# substitution for 500wt halogen



## okkampguy (Jul 25, 2012)

Have 4-500wt halogen on 4 poles around a play-slab. Can't keep them from burning out within less than a month or two. Ideas for similar or brighter lumen metal halides or ???


----------



## jrmcferren (Aug 27, 2012)

okkampguy said:


> Have 4-500wt halogen on 4 poles around a play-slab. Can't keep them from burning out within less than a month or two. Ideas for similar or brighter lumen metal halides or ???

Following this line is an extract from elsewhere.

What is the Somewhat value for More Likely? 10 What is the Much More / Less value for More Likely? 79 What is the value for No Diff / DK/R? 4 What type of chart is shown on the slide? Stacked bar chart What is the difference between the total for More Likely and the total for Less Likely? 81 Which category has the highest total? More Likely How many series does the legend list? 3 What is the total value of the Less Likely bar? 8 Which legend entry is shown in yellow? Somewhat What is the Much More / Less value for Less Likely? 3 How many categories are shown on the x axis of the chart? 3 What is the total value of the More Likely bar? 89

The least expensive option would be to find 130 volt halogen bulbs. This reduces the temperature of the filament and increases life. Life more than doubles when operating a 130 volt bulb on 120 volts. The bulbs will be a bit dimmer and will be a bit less efficient due to being underdriven.


----------



## electromage (Sep 2, 2012)

Depending on your budget and DIY skills, you might have a few options. If you've got a few thousand dollars to spend, you could get some big Rigid Industries lights, and wire them to a 12V DC power supply.

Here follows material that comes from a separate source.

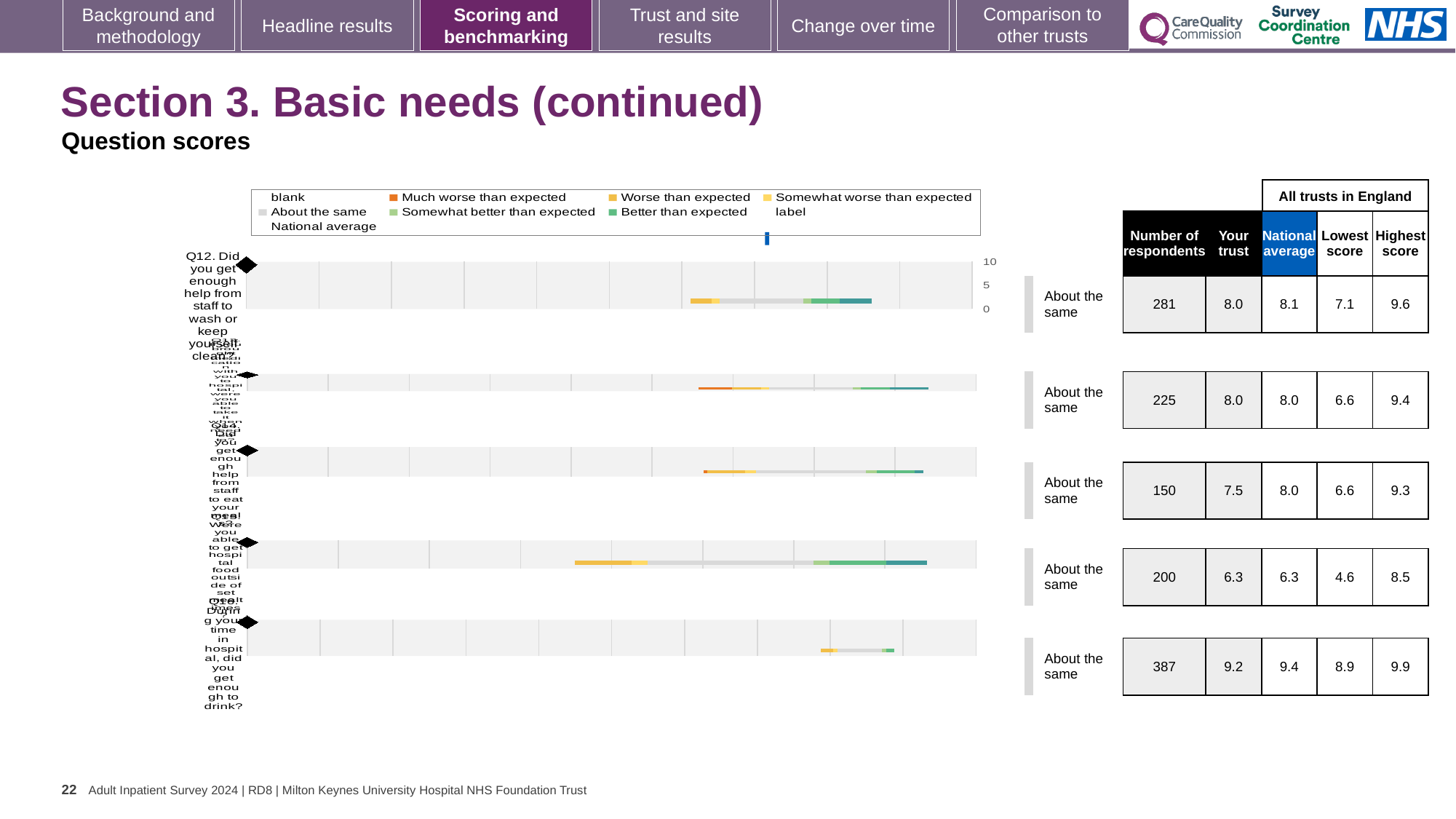
Which bar has the highest 'Your trust' score? the fifth (bottom) bar, 9.2 What is the number of respondents for the first bar (Q12)? 281 How many question bars are plotted in the chart? 5 What is the highest score among all trusts in England for the fifth (bottom) bar? 9.9 What benchmark category is shown for every bar in the chart? About the same For the third bar from the top, which is larger: the 'Your trust' score or the national average? National average Which bar has the lowest 'Your trust' score? the fourth bar, 6.3 For the first bar (Q12), what is the difference between the highest score and the lowest score across all trusts in England? 2.5 What kind of chart is shown on the slide? bar chart What is the number of respondents for the fifth (bottom) bar? 387 What is the 'Your trust' score for the first bar (Q12, help from staff to wash or keep yourself clean)? 8.0 What is the national average for the fourth bar from the top? 6.3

You could also take apart the halogen floodlights and mount some Bridgelux arrays inside, with high power LED drivers, and A LOT of cooling.


----------



## Anders Hoveland (Sep 8, 2012)

If you know where to look, you can find find a 100 watt LED chip with heat sink and power supply, all for under 100 dollars.


----------



## mattheww50 (Sep 8, 2012)

If color rendition isn't an issue and you are not on a tight budget, I would replace the lamps/fixtures with outdoor High Pressure Sodium lamps. HPS lamps have very high efficiency (typically close to 100 lumens/watt) and very long life. IF you use these lights extensively, the lower electrical consumption and longer life of the lamps will go a long way toward covering the costs. While 70 watt HPS lamps would have less output than your current 500 watt halogens. 100 watt HPS lamps would have close to the output of your 500 watt halogens, however 100 watt outdoor fixtures are more difficult to find and more expensive than 70 watt fixtures. Years ago I replaced a pair of 300 watt Halogens lighting the front of my house with 70 watt HPS lamps. Big savings on electricity, huge increase in lamp life.

There are three downsides: The fixture/ballast is fairly expensive. The color rendition is poor, and it takes a couple of minutes for them to reach full output. 

The other choice is to use 175 watt Metal Halide lamps such as GE mutli-Vapor lamps. These are also close to 100 lumens per watt, you can get reasonably good color rendition (CR 75 typically).
The bad news is cost and these lamps take even longer than HPS to reach full output. The other potential issue is they must be placed high enough to insure that the cover glass cannot
be hit/broken from the ground. UV output from these lamps can be substantial, and the fixture enclosure provides UV protection.


----------